Japonya Grand Prix’sinden dördüncü sırada ayrılan Charles Leclerc, hayal kırıklığı yaşadı. Ferrari pilotu, aradaki farkı kapatmak için araca acil güncellemeler yapılması gerektiğini savundu. Takım patronu Frédéric Vasseur ise öncelikle aracın potansiyelinin tam olarak anlaşılması gerektiğini belirtti.
Suzuka’daki yarışta elde edilen 18 puan, Ferrari’nin önceki iki yarışta topladığı puanların iki katına denk geliyor. Ancak bu sonuç, Ferrari’nin sezon başı hedeflerinden hâlâ çok uzak. Çin’de yaşanan hayal kırıklığının ardından takımın puan alması önemliydi ama genel tablo hâlâ endişe verici.
Leclerc, yarış sonunda ortaya çıkan tabloyu iki farklı yönüyle değerlendirdi. Bir yanda aracından maksimumu almanın verdiği memnuniyet, diğer yanda bunun artık podyum için yeterli olmaması. En büyük soru işareti ise eksik performansın nereden kazanılabileceği.
Vasseur, araçtaki eksiklikleri anlamadan güncelleme yapmak yerine, aracı daha iyi tanımayı öncelik olarak görüyor.

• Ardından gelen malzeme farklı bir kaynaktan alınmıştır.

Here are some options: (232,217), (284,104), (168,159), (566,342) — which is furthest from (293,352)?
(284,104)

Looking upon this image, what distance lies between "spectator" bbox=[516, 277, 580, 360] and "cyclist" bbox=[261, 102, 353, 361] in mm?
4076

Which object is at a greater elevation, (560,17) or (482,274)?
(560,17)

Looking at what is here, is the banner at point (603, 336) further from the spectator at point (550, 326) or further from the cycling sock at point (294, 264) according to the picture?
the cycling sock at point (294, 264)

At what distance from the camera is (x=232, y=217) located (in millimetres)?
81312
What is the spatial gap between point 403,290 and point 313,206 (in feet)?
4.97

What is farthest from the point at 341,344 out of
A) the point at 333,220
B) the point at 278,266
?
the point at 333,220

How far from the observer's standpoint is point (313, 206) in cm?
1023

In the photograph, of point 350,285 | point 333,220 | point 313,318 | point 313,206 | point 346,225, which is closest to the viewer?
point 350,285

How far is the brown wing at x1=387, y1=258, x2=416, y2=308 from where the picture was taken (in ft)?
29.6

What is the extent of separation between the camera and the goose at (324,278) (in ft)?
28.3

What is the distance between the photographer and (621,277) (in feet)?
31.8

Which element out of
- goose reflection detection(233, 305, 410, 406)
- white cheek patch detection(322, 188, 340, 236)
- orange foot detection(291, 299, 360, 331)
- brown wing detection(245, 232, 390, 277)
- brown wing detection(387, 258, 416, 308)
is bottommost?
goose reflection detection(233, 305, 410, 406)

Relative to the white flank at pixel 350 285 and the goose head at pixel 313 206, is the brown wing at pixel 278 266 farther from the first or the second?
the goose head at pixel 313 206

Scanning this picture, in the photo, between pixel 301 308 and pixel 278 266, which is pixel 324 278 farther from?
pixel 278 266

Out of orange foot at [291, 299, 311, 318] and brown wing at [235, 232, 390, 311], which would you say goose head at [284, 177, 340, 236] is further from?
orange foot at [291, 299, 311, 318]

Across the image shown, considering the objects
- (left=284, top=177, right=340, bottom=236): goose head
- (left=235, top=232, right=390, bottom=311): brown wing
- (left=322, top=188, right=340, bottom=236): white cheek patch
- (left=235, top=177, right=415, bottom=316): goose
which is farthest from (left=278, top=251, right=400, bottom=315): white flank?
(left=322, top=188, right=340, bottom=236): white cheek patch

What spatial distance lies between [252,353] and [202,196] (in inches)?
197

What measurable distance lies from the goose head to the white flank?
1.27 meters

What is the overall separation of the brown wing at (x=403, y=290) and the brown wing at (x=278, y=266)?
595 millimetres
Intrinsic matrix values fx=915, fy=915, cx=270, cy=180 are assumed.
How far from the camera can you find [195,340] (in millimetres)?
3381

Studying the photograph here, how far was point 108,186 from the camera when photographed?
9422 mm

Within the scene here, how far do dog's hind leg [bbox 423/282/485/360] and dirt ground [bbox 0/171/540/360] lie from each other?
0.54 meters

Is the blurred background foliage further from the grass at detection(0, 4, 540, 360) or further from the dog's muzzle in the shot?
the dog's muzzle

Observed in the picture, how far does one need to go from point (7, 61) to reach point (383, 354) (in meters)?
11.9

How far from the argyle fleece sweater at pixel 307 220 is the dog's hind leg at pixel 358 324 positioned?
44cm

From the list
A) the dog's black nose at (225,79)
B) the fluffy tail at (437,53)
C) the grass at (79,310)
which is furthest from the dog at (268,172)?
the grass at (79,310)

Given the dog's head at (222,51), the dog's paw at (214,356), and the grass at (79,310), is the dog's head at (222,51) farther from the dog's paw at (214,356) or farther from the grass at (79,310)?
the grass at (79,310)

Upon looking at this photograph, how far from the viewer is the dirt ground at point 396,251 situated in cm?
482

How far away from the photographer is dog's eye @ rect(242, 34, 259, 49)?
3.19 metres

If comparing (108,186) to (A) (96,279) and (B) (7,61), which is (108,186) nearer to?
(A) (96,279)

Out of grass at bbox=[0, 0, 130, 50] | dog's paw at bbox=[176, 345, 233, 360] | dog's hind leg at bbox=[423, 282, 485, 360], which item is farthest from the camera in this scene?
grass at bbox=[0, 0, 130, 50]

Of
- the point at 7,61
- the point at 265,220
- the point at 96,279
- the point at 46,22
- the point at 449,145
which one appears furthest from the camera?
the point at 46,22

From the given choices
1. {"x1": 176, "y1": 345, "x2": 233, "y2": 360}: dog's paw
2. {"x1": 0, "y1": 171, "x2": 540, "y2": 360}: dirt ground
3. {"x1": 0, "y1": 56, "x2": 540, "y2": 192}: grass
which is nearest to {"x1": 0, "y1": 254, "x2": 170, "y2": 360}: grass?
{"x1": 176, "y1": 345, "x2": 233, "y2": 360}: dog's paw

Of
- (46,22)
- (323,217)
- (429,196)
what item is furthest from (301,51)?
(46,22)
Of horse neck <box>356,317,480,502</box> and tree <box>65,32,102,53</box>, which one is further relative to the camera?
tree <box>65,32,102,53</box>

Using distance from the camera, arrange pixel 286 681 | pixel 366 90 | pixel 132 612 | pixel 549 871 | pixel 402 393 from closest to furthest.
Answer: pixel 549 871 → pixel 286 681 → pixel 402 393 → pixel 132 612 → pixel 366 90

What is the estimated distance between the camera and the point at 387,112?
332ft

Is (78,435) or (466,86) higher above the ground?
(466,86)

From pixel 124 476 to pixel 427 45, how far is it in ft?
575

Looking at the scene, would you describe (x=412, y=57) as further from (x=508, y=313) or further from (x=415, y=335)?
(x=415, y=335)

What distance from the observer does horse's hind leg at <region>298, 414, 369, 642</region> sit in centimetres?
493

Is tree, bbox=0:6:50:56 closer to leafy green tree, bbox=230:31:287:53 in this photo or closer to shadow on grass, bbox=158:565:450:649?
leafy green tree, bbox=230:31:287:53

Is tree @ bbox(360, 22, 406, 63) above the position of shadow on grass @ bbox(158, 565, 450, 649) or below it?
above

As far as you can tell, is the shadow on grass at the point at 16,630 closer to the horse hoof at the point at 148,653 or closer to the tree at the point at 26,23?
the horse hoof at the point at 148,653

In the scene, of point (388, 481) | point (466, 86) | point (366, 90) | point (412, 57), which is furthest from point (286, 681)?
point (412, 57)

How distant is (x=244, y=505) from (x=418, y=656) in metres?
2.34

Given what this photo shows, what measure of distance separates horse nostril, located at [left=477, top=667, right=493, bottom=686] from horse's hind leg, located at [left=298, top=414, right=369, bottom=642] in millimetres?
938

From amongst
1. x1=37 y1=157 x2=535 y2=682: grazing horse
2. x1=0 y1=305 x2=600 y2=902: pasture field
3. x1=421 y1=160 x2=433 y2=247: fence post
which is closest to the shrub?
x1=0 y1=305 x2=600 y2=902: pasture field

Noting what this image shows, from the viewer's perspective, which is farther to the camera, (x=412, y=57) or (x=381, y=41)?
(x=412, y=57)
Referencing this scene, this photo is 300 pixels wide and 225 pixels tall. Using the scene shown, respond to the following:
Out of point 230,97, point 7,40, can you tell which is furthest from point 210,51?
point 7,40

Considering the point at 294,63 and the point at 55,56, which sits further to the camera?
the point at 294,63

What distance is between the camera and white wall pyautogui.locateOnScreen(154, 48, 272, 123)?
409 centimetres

Geçen yıl da benzer bir stratejiyle sezon içinde gelişim sağlayan Ferrari, bu sezon da aynı yolu izlemeye kararlı. Ancak Leclerc’in sözleri, bu stratejiye karşı daha temkinli bir duruş sergilediğini gösterdi. Monakolu pilota göre Suzuka’da görülen performans, aracın şu anda verebileceği maksimum seviyeyi temsil ediyor olabilir.
Hafta sonu boyunca Leclerc, istikrarlı bir performans sergiledi. Cumartesi günkü sıralama turlarında attığı başarılı tur sayesinde yarışta Mercedes pilotlarının önünde kalmayı başardı. Yarışa orta hamur lastiklerle başlayan Leclerc’in stratejisi, Hamilton’ın tercih ettiği sert lastiklere göre farklıydı. Ancak yeni asfaltın lastiklere karşı beklenenden daha yumuşak davranması, stratejik farklılıkların etkisini azaltmış oldu.
Leclerc yarış sonrası şunları söyledi: “Benim için biraz yalnız bir yarıştı. Dördüncülük bizi mutlu edecek bir sonuç değil ama hafta sonunun olumlu taraflarına bakarsak, cuma günü yaptığımız ayar değişiklikleri ve öğrendiklerimiz, önümüzdeki yarışlar için işe yarayacak. Bence ilerleme kaydettik ama dikkatli olmamız ve aceleci kararlar vermememiz gerekiyor çünkü lider takımlar hâlâ yarış temposunda açık ara önde. Şu an için puan anlamında maksimumu almak zorundayız ve bugün bunu başardık.”
Hamilton ise hafta sonunu daha zorlu geçirdi. Sekizinci başladığı yarışta yalnızca bir sıra kazanabildi.
Yarışın ardından yaptığı açıklamada şu ifadeleri kullandı: “Zor bir yarıştı. İlk üçle mücadele edecek tempomuz yoktu. Bu da bizim üzerinde çok çalışmamız gereken bir konu. Araca seçtiğim ayar genel anlamda iyiydi ama pistte ihtiyacım olan tempoyu bana veremedi.”
Gerçekte ise Hamilton, Mercedes pilotlarıyla bile aynı seviyede değildi. Pit stoptan sonraki 32. turda, Andrea Kimi Antonelli’nin sadece 0.7 saniye gerisindeydi. Ancak yarış sonunda aradaki fark 11 saniyeye çıktı.
Ferrari takım patronu Vasseur ise hafta sonunu şöyle değerlendirdi: “Dünkü sıralama turlarında gördüğümüz performansı bugün de aynen yarışta gördük. Sahip olduğumuz araçla muhtemelen daha fazlasını yapamazdık. Bazı yönlerde zorlanıyoruz ve önümüzdeki yarışlar için aracın performansını daha fazla ortaya çıkarmak adına çalışmaya devam etmeliyiz. Aracın dengesine ve lastik yönetimine odaklanmamız gerekiyor.”
“Geçen yıl da aynı yaklaşımı benimsemiştik. Ortalama sürenin altındaydık ama sezon boyunca toparladık. Bu da aynı yaklaşımı korumamız gerektiğini gösteriyor. Aradaki fark önemli değil, bugünkü sonuçlar da önemli değil. Haftaya daha iyi bir iş çıkarmaya çalışmalıyız. Aracın potansiyelini geliştirmek, çalışmasını ve performansını daha iyi kullanabilmek adına her alanda kendimizi geliştirmeliyiz.”